Why is it that $\left|b_n - b \right| < \frac{\left|b \right|}{2} \Rightarrow \left| b_n \right| > \frac{\left|b \right|}{2}$?

Question

Unfortunately I am stuck on one step of a proof for an algebraic limit theorem, specifically:

Why is it exactly that $\left|b_n - b \right| < \frac{\left|b \right|}{2} \Rightarrow \left| b_n \right| > \frac{\left|b \right|}{2}$ ?

If this doesn't make sense without more context, please let me know. Otherwise, thank you for your help!

Answer 1

There's a version of the triangle inequality that says $\big| \,|x| - |y| \,\big| \leq |x - y|$ for all $x$ and $y$. So you have $$\big|\,|b| - |b_n|\,\big| \leq |b - b_n| < {|b| \over 2}$$ So in particular you have $$|b| - |b_n| < {|b| \over 2}$$ Rearranging this expression gives what you want.

Answer 2

Hint: use $|x|\le|y|+|x-y|$ hence $|y|\ge |x|-|x-y|$ for suitable values of $x$ and $y$.

Answer 3

You may divide everything by $b$, then this is equivalent to the statement: $|x-1|\lt 1/2$ implies $x\gt1/2$.

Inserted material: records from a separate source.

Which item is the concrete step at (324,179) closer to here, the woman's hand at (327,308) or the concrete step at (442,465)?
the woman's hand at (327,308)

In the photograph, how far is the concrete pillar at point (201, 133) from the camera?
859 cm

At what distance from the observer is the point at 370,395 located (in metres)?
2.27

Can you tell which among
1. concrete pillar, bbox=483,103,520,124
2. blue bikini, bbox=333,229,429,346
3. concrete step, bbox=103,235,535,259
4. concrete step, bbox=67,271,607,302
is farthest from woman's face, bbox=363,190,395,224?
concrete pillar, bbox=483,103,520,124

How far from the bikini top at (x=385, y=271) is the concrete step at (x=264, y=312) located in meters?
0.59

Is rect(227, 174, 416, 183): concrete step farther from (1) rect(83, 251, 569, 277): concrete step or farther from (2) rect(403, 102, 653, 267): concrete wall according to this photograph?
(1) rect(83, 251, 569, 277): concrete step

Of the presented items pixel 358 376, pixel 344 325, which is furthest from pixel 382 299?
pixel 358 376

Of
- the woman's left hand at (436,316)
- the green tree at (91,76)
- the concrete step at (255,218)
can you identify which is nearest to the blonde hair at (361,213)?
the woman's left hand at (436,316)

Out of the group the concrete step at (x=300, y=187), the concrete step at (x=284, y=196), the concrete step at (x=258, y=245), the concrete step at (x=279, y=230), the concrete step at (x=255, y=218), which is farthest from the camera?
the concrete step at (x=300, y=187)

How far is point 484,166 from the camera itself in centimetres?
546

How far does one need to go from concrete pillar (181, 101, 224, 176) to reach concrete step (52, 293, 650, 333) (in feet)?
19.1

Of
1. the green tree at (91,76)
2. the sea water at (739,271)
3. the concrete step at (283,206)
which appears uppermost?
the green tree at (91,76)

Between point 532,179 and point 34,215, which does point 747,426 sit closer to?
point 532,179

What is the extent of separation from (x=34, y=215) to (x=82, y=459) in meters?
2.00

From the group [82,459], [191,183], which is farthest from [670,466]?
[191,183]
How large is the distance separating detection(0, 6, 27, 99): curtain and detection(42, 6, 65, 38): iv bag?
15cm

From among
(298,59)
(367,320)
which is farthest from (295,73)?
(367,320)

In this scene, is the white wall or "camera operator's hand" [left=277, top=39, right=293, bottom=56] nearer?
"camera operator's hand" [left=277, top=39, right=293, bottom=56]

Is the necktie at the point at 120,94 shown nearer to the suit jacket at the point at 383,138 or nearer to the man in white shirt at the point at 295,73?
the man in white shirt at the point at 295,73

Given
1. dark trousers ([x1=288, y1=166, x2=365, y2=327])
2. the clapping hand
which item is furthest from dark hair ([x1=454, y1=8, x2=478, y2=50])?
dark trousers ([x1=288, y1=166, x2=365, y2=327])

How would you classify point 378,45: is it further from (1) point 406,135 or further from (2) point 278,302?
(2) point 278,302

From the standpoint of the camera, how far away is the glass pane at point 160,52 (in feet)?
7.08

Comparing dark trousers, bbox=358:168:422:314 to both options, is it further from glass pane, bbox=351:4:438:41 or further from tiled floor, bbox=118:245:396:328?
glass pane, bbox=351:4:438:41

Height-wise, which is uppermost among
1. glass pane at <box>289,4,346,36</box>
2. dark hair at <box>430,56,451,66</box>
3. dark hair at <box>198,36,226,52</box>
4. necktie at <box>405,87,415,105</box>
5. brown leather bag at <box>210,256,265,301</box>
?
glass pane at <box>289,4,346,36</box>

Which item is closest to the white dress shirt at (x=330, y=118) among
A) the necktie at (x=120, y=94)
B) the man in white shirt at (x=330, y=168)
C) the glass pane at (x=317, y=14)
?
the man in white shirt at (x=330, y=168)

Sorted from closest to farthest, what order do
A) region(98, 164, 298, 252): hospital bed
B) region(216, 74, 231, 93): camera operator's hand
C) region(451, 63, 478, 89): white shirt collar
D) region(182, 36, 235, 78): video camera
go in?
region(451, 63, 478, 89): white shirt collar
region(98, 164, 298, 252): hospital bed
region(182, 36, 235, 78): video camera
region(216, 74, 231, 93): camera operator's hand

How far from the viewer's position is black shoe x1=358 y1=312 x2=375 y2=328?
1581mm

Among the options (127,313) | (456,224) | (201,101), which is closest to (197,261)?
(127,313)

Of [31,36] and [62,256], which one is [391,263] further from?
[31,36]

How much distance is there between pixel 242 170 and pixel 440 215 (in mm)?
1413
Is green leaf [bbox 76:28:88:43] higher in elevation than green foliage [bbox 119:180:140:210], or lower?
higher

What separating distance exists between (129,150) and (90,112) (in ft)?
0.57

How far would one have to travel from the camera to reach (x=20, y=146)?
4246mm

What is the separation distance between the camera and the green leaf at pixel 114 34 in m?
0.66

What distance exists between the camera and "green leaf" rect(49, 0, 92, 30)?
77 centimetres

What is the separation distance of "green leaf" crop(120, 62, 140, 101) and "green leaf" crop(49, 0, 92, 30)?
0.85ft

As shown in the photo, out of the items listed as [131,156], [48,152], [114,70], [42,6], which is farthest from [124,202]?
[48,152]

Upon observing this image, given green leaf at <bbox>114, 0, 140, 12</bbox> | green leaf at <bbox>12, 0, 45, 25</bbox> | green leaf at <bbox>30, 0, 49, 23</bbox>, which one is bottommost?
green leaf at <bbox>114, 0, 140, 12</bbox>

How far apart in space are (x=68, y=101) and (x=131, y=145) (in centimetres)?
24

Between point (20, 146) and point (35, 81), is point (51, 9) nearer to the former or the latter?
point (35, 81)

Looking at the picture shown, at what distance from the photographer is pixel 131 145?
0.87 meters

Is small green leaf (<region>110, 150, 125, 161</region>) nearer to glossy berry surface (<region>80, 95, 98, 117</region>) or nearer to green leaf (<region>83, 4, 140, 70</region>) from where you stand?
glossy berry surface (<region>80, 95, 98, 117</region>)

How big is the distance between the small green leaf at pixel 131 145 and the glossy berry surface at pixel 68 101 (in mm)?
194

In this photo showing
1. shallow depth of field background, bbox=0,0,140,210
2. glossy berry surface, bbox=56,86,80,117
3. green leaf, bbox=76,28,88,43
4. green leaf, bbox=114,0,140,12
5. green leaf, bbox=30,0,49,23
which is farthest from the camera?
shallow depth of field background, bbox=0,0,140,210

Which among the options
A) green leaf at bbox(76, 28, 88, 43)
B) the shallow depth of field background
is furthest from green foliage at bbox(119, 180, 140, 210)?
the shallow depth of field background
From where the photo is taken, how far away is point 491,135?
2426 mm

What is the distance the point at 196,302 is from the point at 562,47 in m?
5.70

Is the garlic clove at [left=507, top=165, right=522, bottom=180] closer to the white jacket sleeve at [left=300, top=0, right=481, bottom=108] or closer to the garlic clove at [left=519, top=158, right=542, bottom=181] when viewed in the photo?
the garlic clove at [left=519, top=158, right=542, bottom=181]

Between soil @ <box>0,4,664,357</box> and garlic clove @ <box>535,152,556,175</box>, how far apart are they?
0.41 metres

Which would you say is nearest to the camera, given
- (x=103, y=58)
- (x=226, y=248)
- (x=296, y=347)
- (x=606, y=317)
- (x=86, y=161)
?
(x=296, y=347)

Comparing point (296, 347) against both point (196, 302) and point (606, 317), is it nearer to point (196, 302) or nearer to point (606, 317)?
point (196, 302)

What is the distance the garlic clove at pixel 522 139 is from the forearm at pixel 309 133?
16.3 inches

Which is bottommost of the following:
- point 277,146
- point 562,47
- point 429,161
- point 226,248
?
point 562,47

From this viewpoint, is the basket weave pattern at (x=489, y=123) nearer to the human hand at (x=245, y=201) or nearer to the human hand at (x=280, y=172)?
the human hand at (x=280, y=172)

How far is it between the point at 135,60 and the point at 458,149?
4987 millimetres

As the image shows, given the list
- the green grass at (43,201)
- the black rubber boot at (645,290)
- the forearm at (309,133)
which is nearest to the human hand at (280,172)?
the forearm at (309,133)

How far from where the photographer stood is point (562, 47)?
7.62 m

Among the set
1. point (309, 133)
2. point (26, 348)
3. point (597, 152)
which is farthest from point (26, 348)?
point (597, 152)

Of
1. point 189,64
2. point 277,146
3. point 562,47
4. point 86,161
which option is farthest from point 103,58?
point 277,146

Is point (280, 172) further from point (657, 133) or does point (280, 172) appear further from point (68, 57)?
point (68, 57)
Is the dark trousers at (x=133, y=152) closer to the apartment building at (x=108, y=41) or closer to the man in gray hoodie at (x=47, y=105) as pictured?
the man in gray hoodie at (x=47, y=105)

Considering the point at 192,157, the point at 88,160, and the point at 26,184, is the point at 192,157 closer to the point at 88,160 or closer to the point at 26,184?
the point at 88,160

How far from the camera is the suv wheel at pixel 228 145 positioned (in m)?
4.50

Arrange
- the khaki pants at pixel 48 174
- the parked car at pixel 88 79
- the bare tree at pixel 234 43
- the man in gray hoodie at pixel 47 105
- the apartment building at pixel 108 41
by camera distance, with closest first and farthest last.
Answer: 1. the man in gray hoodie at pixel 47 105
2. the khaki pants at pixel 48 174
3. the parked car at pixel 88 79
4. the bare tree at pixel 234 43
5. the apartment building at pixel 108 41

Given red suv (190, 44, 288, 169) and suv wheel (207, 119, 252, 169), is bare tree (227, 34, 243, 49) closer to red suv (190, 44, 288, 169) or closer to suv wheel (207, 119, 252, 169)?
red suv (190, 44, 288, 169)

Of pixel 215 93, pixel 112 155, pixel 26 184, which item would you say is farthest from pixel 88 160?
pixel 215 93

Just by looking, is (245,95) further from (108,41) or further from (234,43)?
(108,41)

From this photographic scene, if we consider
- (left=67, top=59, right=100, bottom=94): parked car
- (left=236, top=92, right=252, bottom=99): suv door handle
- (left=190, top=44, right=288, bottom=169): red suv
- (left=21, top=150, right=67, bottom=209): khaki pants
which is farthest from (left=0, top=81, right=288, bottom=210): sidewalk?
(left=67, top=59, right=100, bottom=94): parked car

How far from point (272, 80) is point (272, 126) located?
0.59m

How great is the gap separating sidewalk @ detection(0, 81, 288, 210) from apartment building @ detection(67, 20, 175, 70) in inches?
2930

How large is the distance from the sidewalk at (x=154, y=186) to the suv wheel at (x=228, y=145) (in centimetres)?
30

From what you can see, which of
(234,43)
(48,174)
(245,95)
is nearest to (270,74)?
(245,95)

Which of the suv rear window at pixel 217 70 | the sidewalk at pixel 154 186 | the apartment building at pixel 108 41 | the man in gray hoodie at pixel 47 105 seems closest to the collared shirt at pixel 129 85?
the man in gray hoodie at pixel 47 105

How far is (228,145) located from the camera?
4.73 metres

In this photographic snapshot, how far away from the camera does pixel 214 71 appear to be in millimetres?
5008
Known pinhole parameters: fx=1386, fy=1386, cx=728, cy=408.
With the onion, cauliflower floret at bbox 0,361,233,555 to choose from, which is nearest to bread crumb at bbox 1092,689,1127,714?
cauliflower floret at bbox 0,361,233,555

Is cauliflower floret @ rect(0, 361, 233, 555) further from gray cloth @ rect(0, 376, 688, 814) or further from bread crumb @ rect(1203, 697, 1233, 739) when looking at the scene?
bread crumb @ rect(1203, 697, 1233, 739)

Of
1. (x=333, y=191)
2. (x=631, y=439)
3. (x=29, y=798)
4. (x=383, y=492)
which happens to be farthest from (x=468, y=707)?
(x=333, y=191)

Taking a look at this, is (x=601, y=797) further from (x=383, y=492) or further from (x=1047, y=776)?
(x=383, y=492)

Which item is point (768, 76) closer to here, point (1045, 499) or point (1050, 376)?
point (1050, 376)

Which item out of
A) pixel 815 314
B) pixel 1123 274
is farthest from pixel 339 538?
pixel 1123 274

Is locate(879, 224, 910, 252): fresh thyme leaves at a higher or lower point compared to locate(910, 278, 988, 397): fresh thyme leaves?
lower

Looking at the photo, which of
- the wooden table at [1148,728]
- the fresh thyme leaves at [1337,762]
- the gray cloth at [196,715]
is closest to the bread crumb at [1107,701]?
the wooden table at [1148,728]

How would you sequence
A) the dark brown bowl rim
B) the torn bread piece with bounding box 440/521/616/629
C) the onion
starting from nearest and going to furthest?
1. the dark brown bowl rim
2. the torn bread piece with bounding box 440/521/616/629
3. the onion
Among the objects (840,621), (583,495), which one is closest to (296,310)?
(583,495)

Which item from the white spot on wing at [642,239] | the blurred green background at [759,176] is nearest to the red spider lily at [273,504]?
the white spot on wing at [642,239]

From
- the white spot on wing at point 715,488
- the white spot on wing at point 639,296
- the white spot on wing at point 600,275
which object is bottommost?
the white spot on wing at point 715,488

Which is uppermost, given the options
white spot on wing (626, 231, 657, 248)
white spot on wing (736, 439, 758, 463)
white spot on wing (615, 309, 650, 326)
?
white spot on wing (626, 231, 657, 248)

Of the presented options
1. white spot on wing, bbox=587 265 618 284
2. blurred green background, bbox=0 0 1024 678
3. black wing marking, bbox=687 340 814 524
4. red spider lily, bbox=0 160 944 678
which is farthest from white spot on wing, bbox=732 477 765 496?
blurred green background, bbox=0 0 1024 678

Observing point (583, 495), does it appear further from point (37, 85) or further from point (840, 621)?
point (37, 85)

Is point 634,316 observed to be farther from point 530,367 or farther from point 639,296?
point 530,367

In other words: if $x$ is at a distance less than $1/2$ from $1$ then $x$ must be greater than $1/2$.

Answer 4

Rewriting the antecedent, we want to show $\frac{|b|}{2} > |b_n-b| \Rightarrow |b_n| > \frac{|b|}{2}$. \begin{align*} \frac{|b|}{2} \color{red}{+|b_n| - \frac{|b|}{2}} = \color{LimeGreen}{|b_n|} &> |b_n-b| \color{red}{+|b_n| - \frac{|b|}{2}} \\ &= |b-b_n| \color{red}{+|b_n| - \frac{|b|}{2}} \\ &\ge |b-b_n+b_n| - \frac{|b|}{2} \\ &= |b| - \frac{|b|}{2} \\ &= \color{LimeGreen}{\frac{|b|}{2}} \end{align*}